# Foundational step shows quantum computers can be better than the sum of their parts

Pobody's nerfect—not even the indifferent, calculating bits that are the foundation of computers. But JQI Fellow Christopher Monroe's group, together with colleagues from Duke University, have made progress toward ensuring we can trust the results of quantum computers even when they are built from pieces that sometimes fail. They have shown in an experiment, for the first time, that an assembly of quantum computing pieces can be better than the worst parts used to make it. In a paper published in the journal *Nature* on Oct. 4, 2021, the team shared how they took this landmark step toward reliable, practical quantum computers.

In their experiment, the researchers combined several qubits—the quantum version of bits—so that they functioned together as a single unit called a logical qubit. They created the logical qubit based on a quantum error correction code so that, unlike for the individual physical qubits, errors can be easily detected and corrected, and they made it to be fault-tolerant—capable of containing errors to minimize their negative effects.

"Qubits composed of identical atomic ions are natively very clean by themselves," says Monroe, who is also a Fellow of the Joint Center for Quantum Information and Computer Science and a College Park Professor in the Department of Physics at the University of Maryland. "However, at some point, when many qubits and operations are required, errors must be reduced further, and it is simpler to add more qubits and encode information differently. The beauty of error correction codes for atomic ions is they can be very efficient and can be flexibly switched on through software controls."

This is the first time that a logical qubit has been shown to be more reliable than the most error-prone step required to make it. The team was able to successfully put the logical qubit into its starting state and measure it 99.4% of the time, despite relying on six quantum operations that are individually expected to work only about 98.9% of the time.

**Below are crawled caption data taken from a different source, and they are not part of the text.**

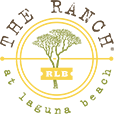 The Ranch Laguna Beach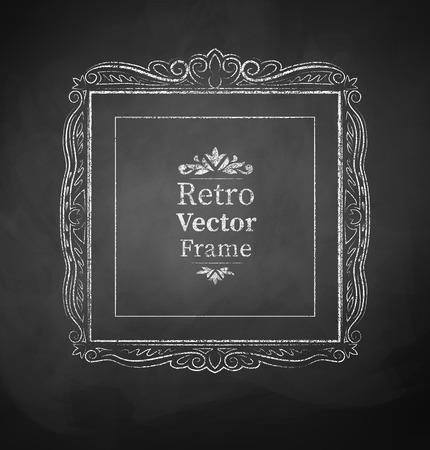 scarp: Vector illustration of chalked vintage baroque frame.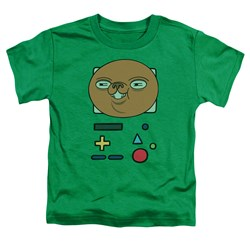 Adventure Time - Toddlers Bmo Mask T-Shirt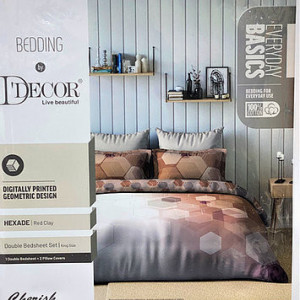 CHERISH KING SIZE BEDSHEET BY D-DECOR MANY OTHER DESIGNS AVAILABLE AT OUR SHOWROOM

That might not sound like a big difference, but it's a crucial step in the quest to build much larger quantum computers. If the six quantum operations were assembly line workers, each focused on one task, the assembly line would only produce the correct initial state 93.6% of the time (98.9% multiplied by itself six times)—roughly ten times worse than the error measured in the experiment. That improvement is because in the experiment the imperfect pieces work together to minimize the chance of quantum errors compounding and ruining the result, similar to watchful workers catching each other's mistakes.

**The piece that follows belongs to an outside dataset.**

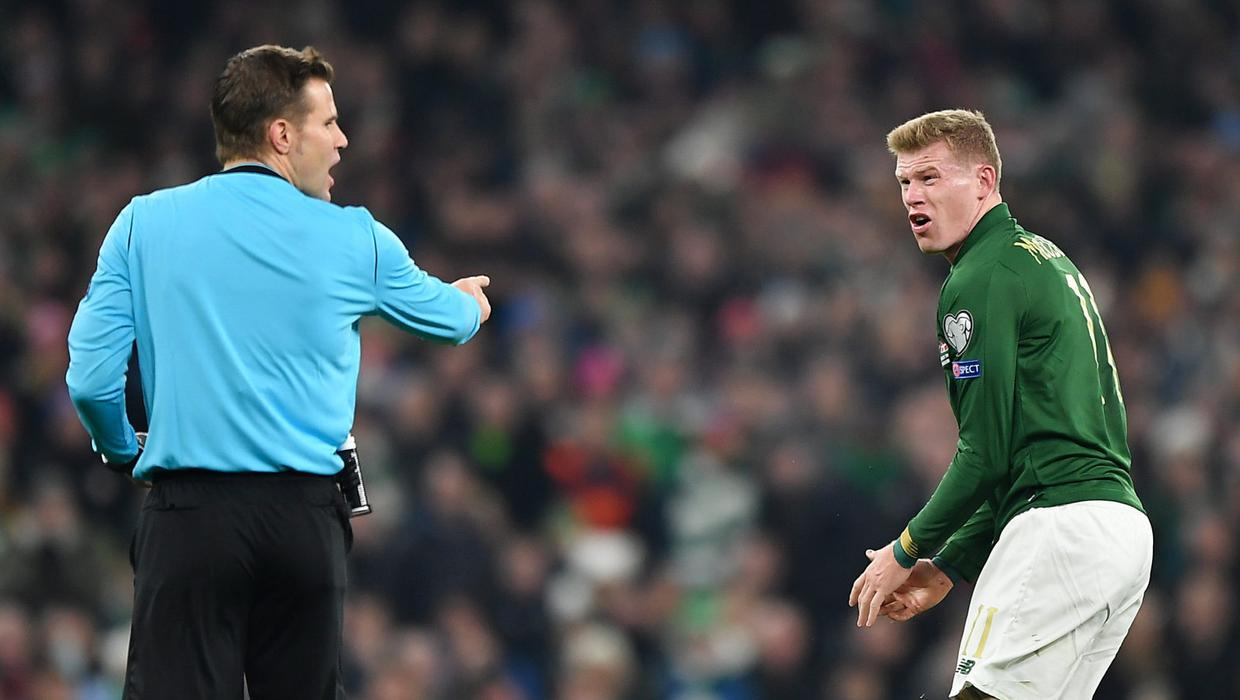 'I'm not expecting calls off any of them' - McClean stands by comments on Ireland team-mates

The results were achieved using Monroe's ion-trap system at UMD, which uses up to 32 individual charged atoms—ions—that are cooled with lasers and suspended over electrodes on a chip. They then use each ion as a qubit by manipulating it with lasers.

"We have 32 laser beams," says Monroe. "And the atoms are like ducks in a row; each with its own fully controllable laser beam. I think of it like the atoms form a linear string and we're plucking it like a guitar string. We're plucking it with lasers that we turn on and off in a programmable way. And that's the computer; that's our central processing unit."

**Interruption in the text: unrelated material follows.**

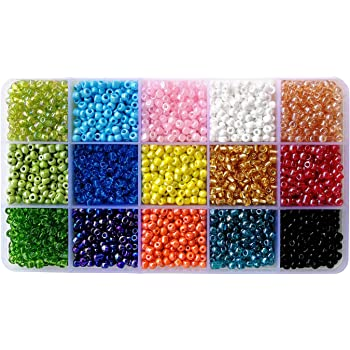 Glass Seed Beads 6//0 Frosted Ruby Red 4mm about 500 beads 50g BD1272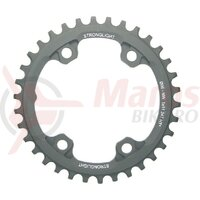 Chain ring Stronglight MTB Shimano 1x11 f. XTR FC-M9000 & 9020 38Z blk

By successfully creating a fault-tolerant logical qubit with this system, the researchers have shown that careful, creative designs have the potential to unshackle quantum computing from the constraint of the inevitable errors of the current state of the art. Fault-tolerant logical qubits are a way to circumvent the errors in modern qubits and could be the foundation of quantum computers that are both reliable and large enough for practical uses.

## Correcting errors and tolerating faults

Developing fault-tolerant qubits capable of error correction is important because Murphy's law is relentless: No matter how well you build a machine, something eventually goes wrong. In a computer, any bit or qubit has some chance of occasionally failing at its job. And the many qubits involved in a practical quantum computer mean there are many opportunities for errors to creep in.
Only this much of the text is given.